- Information given -
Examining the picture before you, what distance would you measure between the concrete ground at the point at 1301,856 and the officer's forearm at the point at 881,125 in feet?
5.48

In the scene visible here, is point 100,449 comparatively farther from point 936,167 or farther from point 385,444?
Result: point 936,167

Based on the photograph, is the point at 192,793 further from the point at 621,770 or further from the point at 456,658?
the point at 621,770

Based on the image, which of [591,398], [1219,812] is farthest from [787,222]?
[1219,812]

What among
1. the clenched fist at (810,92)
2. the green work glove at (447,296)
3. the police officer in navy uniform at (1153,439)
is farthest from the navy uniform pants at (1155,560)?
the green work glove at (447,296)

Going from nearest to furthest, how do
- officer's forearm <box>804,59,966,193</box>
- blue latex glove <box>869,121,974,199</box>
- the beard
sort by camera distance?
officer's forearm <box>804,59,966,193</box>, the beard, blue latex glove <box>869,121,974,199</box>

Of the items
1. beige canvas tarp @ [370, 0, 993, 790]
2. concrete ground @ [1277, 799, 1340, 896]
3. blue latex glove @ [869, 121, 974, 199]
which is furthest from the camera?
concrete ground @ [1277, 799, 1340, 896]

- Your objective -
Return all of the records above unchanged, copying every line word for word.

- Result of this task -
Examining the picture before you, what distance would you measure between the concrete ground at the point at 1301,856 and the officer's forearm at the point at 881,125 in feet?
5.48

In the scene visible here, is point 100,449 comparatively farther from point 936,167 or farther from point 385,444?
Result: point 936,167

Based on the photograph, is the point at 192,793 further from the point at 621,770 or further from the point at 456,658?
the point at 621,770

Based on the image, which of [591,398], [1219,812] is farthest from [787,222]?
[1219,812]

What among
1. the clenched fist at (810,92)
2. the green work glove at (447,296)
3. the police officer in navy uniform at (1153,439)
is farthest from the navy uniform pants at (1155,560)?
the green work glove at (447,296)

Going from nearest to furthest, how do
- officer's forearm <box>804,59,966,193</box>
- blue latex glove <box>869,121,974,199</box>
- the beard
sort by camera distance?
officer's forearm <box>804,59,966,193</box>, the beard, blue latex glove <box>869,121,974,199</box>

Of the items
1. beige canvas tarp @ [370, 0, 993, 790]
2. concrete ground @ [1277, 799, 1340, 896]
3. blue latex glove @ [869, 121, 974, 199]
which is furthest from the camera?
concrete ground @ [1277, 799, 1340, 896]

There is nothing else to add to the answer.